▶ **Work instructions**:
[A] In the passage on the term Arya, around what year did the Indo-Aryan migration into the Indus Valley begin?
[B] Summarize the passage on the term Arya in two sentences.
━━ Quoted passage
The swastika began as an Indian symbol of auspiciousness.

Key points

  • The Indo-Aryans, who migrated into the Indian subcontinent, referred to themselves as Arya.
  • Centuries later, the concept of Arya got taken up and twisted by the Nazis.
  • Hitler's Aryan notions led him to adopt and adapt the swastika.
Wikimedia commons, public domain.
The original, Indian swastika.
Source: Wikimedia commons, public domain.

The Indo-Aryans and the closely related Indo-Iranians descended from the Proto-Indo-Iranian culture which had developed on the Eurasian steppes north of the Caspian Sea (roughly, modern-day Kazakhstan). The Indo-Aryan migration from these steppes into the Indus Valley began in around 1900 BCE. The nomadic pastoralists who set off from their grassy homeland referred to themselves as Arya (“compatriot,” and, later, “noble”), and to their territory in the Indian subcontinent as Aryavarta (“Land of the Arya”).

At around the same time, their cousins the Indo-Iranians descended onto the Iranian plateau. In the sacred texts of Zoroastrianism, known as the Avesta, the Ancient Persians speak of themselves as Airya, from which derives “Iran.”

The Indo-Aryans and Indo-Iranians used Arya or Airya as a cultural and linguistic designation, not a racial one, and other Indo-European peoples never used the term.

How the term “Aryan” Came to Be Twisted

Perhaps because they believed the highly inflected and perfected Sanskrit to be the oldest Indo-European language, nineteenth century German philologists such as Max Müller and Friedrich Schlegel took to using “Aryan” as a catchier synonym for “Indo-European” or “Proto-Indo-European.”
━━━━
━━ Available data
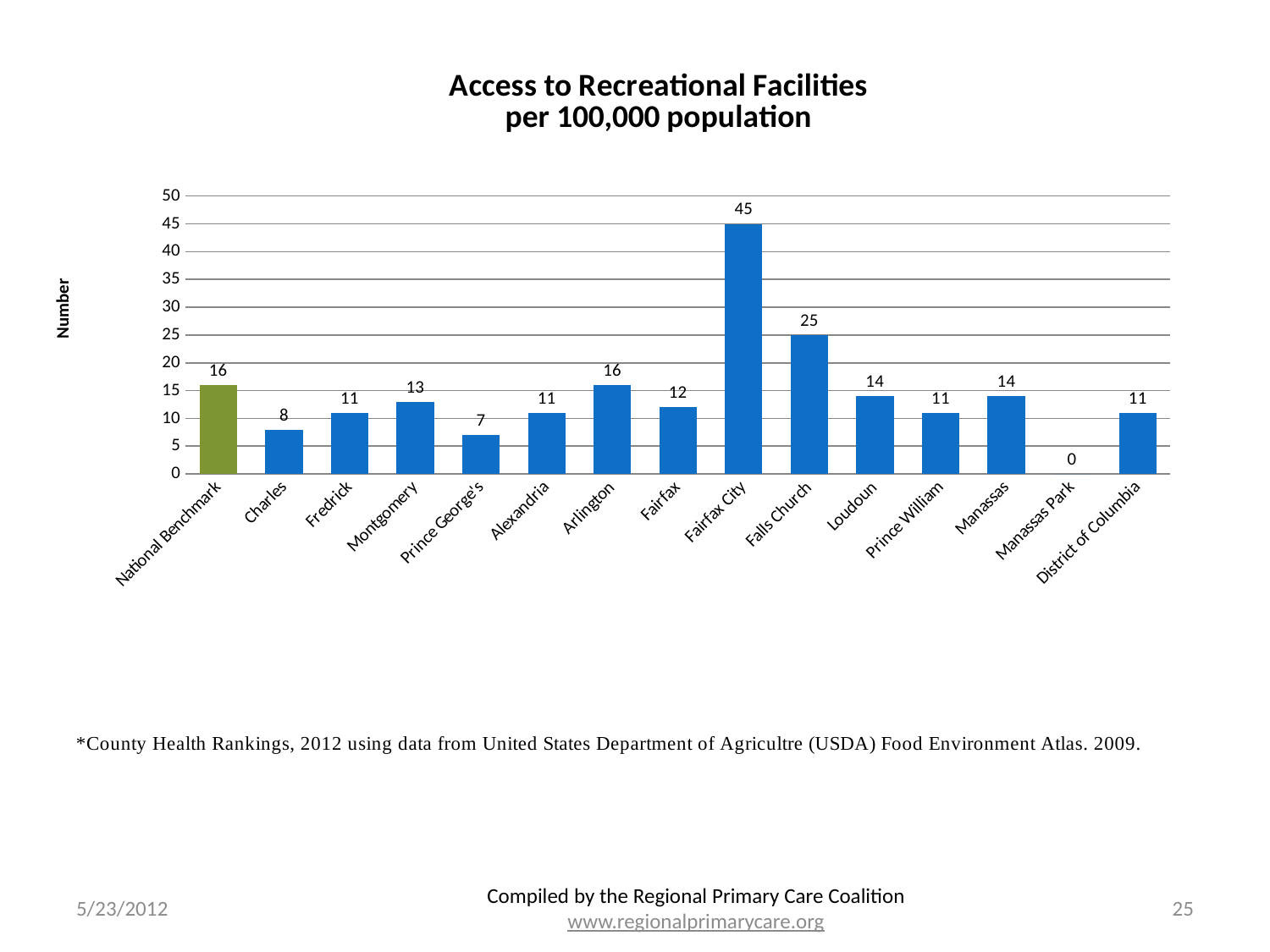
Which is larger, the value for Montgomery or the value for Charles? Montgomery Which category has the lowest value? Manassas Park What is the value for Prince George's? 7 Is the value for Falls Church greater or less than 20? greater How many categories are shown on the x axis? 15 What is the difference between the values for Fairfax City and Falls Church? 20 Which category has the highest value? Fairfax City What kind of chart is shown on the slide? bar chart What is the title of the chart? Access to Recreational Facilities per 100,000 population What is the value for Fairfax City? 45 What is the value for Manassas Park? 0 What is the value for the National Benchmark? 16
━━━━
▶ **Written answers**:
[A] Around 1900 BCE.

[B] The Indo-Aryans, who migrated from the Eurasian steppes into the Indus Valley around 1900 BCE, called themselves Arya, and their Indo-Iranian cousins on the Iranian plateau called themselves Airya; both used it as a cultural and linguistic designation, not a racial one. Nineteenth-century German philologists began using "Aryan" as a synonym for "Indo-European," and the concept was later twisted by the Nazis, with Hitler's Aryan notions leading him to adopt the swastika, originally an Indian symbol of auspiciousness.